>> BEGIN Extracted data

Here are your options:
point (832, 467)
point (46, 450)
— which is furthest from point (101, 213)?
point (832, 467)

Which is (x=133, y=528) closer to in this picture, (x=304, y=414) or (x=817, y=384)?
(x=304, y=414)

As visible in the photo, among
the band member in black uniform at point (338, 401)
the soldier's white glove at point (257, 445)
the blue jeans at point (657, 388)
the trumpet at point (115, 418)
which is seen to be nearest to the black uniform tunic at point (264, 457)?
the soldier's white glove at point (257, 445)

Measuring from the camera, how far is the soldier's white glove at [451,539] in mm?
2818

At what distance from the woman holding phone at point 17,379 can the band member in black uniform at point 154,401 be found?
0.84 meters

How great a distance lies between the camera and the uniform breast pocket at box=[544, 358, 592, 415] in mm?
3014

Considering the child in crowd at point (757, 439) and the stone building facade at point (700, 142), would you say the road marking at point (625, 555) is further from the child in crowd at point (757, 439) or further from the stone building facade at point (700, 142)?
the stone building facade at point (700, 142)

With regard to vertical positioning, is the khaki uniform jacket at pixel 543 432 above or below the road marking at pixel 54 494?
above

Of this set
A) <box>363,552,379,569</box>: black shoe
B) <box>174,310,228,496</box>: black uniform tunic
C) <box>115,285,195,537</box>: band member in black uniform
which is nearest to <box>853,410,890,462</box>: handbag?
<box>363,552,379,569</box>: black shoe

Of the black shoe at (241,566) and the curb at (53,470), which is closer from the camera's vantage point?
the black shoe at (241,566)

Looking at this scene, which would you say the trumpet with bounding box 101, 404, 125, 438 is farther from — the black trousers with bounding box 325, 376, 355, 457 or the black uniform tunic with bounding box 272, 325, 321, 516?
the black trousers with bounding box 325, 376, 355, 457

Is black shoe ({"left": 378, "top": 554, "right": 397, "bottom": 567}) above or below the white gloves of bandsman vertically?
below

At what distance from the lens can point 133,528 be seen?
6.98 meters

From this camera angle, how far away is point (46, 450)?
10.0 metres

>> END Extracted data

## [What the exercise asks]
Copy out the listing above line for line, changing nothing.

## [Task output]
Here are your options:
point (832, 467)
point (46, 450)
— which is furthest from point (101, 213)?
point (832, 467)

Which is (x=133, y=528) closer to in this picture, (x=304, y=414) or (x=817, y=384)?
(x=304, y=414)

As visible in the photo, among
the band member in black uniform at point (338, 401)
the soldier's white glove at point (257, 445)
the blue jeans at point (657, 388)
the trumpet at point (115, 418)
which is seen to be nearest to the black uniform tunic at point (264, 457)?
the soldier's white glove at point (257, 445)

Measuring from the camera, how far is the soldier's white glove at [451,539] in mm?
2818

At what distance from the woman holding phone at point 17,379 can the band member in black uniform at point 154,401 be found?
0.84 meters

How great a distance lies between the camera and the uniform breast pocket at box=[544, 358, 592, 415] in mm?
3014

Considering the child in crowd at point (757, 439) and the stone building facade at point (700, 142), would you say the road marking at point (625, 555) is further from the child in crowd at point (757, 439) or further from the stone building facade at point (700, 142)?
the stone building facade at point (700, 142)

With regard to vertical positioning, is the khaki uniform jacket at pixel 543 432 above or below the road marking at pixel 54 494?
above

Of this set
A) <box>363,552,379,569</box>: black shoe
B) <box>174,310,228,496</box>: black uniform tunic
C) <box>115,285,195,537</box>: band member in black uniform
which is nearest to <box>853,410,890,462</box>: handbag?
<box>363,552,379,569</box>: black shoe

Of the black shoe at (241,566) and the curb at (53,470), which is closer from the camera's vantage point?
the black shoe at (241,566)

Looking at this scene, which would you say the trumpet with bounding box 101, 404, 125, 438 is farther from — the black trousers with bounding box 325, 376, 355, 457 or the black uniform tunic with bounding box 272, 325, 321, 516?
the black trousers with bounding box 325, 376, 355, 457

Is black shoe ({"left": 378, "top": 554, "right": 397, "bottom": 567}) above or below the white gloves of bandsman vertically?
below

At what distance from the lens can point 133,528 be seen?
6.98 meters

From this camera angle, how far away is point (46, 450)?
10.0 metres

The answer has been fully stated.